■ Stored dataset items

○ ○ ○ ○ ○ ○ ○

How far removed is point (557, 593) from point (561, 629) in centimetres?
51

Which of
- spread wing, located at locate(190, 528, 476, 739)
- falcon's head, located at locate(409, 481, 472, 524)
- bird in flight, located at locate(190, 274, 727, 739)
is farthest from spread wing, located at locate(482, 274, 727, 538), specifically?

○ ○ ○ ○ ○ ○ ○

■ SHORT PROBLEM
Return every one of the records above, reproducing each line without any change.

■ RESPONSE TO THIS TASK
How far removed is point (557, 593) from point (561, 629) in centimetres?
51

Which of
- spread wing, located at locate(190, 528, 476, 739)
- falcon's head, located at locate(409, 481, 472, 524)
- bird in flight, located at locate(190, 274, 727, 739)
is farthest from spread wing, located at locate(482, 274, 727, 538), specifically?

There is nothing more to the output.